Direction —
Continue the post-trial motion to vacate the judgment in the car accident insurance case from the point where it stops.

Excerpt provided —
Motion 21-Motion to Vacate Judgment in Car Accident Case
James P. Newman, Shari S. Shelmadine, Newman & Pelafas, 118 South Clinton - Suite 300, Chicago, Illinois 60661, 312.756.5600, Atty No. 35702.
Judge Ellis Reid.
NOW COMES the Plaintiff, AMERICAN SERVICE INSURANCE COMPANY (“ASI”), by and through its attorneys, NEWMAN & PELAFAS, and for its Post-Trial Motion for a vacation of the judgment on September 18, 2000, for judgment in favor of ASI and against the Defendant, LESLAW OLSZEWSKI (“Olszewski”), or, in the alternative, for a new trial, states and alleges as follows:
This declaratory judgment action, filed by ASI, derived from an automobile accident in which Olszewski was involved with Eva Kruth on December 31, 1997. On or before June 8, 1997, ASI issued its automobile insurance Policy Number IL PP 261498-00-01 to Olszewski as the named insured, subject to the terms, conditions and exclusions as set forth fully therein (the “Policy”). The Policy had effective dates of June 8, 1997 through December 8, 1997. It is ASI's position that Olszewski failed and neglected to pay the requisite renewal premium to ASI to renew his insurance policy when it expired on December 8, 1997. Accordingly, on December 31, 1997, when the automobile accident occurred between Olszewski and Eva Kruth, the ASI Policy was not in effect. The ASI Policy was thereafter renewed, with effective dates of January 6, 1998 to July 6, 1998.
In opposition to ASI's position, Olszewski asserted that on December 6, 1997, he requested a renewal of the Policy and paid the sum of $169.00 as a down payment pursuant to an installment plan, which he apparently arranged with and through Midwest Competent & Insurance Agency, and that he eventually paid the total requested premium. Olszewski further asserted that he received a copy of a Fax Copy Letter requesting such renewal, and that he thereafter received an Insurance Identification Card indicating an effective date of January 6, 1998.
On September 18, 2000, following several continuances, each of which was on the Court's own motion, this matter proceeded to a bench trial before Judge Ellis Reid. Following the evidence, the Court entered judgment in favor of Olszewski and against ASI. This Post-Trial Motion follows. Attached hereto as Exhibit “A” in support of ASI's Motion is a copy of the transcript of the trial before this Court.

Supplied entries —
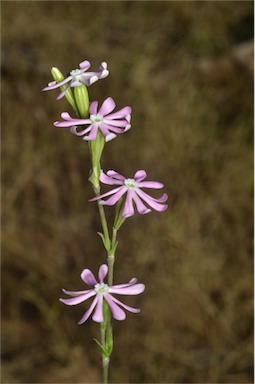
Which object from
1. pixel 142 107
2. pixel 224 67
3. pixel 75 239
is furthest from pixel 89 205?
pixel 224 67

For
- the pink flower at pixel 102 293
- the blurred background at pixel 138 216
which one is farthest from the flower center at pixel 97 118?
the blurred background at pixel 138 216

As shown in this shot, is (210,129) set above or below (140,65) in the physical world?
below

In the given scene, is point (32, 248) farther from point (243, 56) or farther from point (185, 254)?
point (243, 56)

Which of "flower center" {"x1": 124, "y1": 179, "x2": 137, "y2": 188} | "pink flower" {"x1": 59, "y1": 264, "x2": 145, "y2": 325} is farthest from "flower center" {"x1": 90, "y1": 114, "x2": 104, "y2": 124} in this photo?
"pink flower" {"x1": 59, "y1": 264, "x2": 145, "y2": 325}

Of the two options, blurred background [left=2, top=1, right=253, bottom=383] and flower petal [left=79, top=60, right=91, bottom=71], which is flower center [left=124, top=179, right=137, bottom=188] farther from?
blurred background [left=2, top=1, right=253, bottom=383]

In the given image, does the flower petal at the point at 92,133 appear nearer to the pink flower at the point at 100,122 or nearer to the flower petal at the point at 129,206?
the pink flower at the point at 100,122
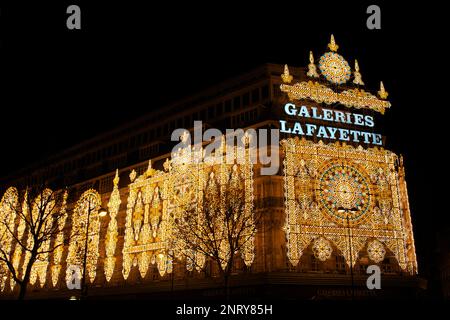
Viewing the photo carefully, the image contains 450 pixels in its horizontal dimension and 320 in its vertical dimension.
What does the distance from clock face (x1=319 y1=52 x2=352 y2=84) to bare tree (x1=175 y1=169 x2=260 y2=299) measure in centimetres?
1724

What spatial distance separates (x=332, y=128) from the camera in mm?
57781

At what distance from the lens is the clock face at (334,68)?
60219 millimetres

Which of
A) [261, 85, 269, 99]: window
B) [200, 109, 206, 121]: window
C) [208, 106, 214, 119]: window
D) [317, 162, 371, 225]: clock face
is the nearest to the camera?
[317, 162, 371, 225]: clock face

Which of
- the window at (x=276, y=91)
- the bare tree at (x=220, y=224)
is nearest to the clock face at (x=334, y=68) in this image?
the window at (x=276, y=91)

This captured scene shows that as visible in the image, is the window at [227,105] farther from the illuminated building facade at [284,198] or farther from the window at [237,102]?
the window at [237,102]

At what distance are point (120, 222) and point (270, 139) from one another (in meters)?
26.3

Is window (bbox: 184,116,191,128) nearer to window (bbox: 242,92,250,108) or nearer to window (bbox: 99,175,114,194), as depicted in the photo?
window (bbox: 242,92,250,108)

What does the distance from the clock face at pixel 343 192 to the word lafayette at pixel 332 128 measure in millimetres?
4036

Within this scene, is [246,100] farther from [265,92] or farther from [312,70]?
[312,70]

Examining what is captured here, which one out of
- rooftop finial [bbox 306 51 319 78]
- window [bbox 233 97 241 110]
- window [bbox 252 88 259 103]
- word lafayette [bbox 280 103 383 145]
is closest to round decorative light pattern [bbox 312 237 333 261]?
word lafayette [bbox 280 103 383 145]

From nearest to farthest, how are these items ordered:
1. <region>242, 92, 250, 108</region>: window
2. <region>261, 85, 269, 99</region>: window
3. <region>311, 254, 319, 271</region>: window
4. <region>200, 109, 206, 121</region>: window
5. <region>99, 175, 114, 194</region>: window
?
1. <region>311, 254, 319, 271</region>: window
2. <region>261, 85, 269, 99</region>: window
3. <region>242, 92, 250, 108</region>: window
4. <region>200, 109, 206, 121</region>: window
5. <region>99, 175, 114, 194</region>: window

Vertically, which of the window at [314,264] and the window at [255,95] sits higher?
the window at [255,95]

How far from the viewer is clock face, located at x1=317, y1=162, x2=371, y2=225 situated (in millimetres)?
53625

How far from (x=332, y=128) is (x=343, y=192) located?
779 centimetres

Result —
As the following discussion will aptly demonstrate, this Court committed several reversible errors, which errors warrant a vacation of the judgment in favor of Olszewski and the entry of judgment in favor of ASI, or, in the alternative, a new trial on all issues. First, this Court erred in denying ASI's oral motion to bar Olszewski from calling witnesses to testify at trial who were not disclosed to ASI prior to trial, or at any time in the history of this litigation. Second, this Court erred in entering judgment in favor of Olszewski, when Olszewski put forth no evidence, and solicited no testimony at all, during the trial on the issue of “agency.” Third, this Court erred in interjecting itself into the trial during ASI's closing argument. Finally, this Court erred in its interpretation of Illinois law on the issue of “agency.”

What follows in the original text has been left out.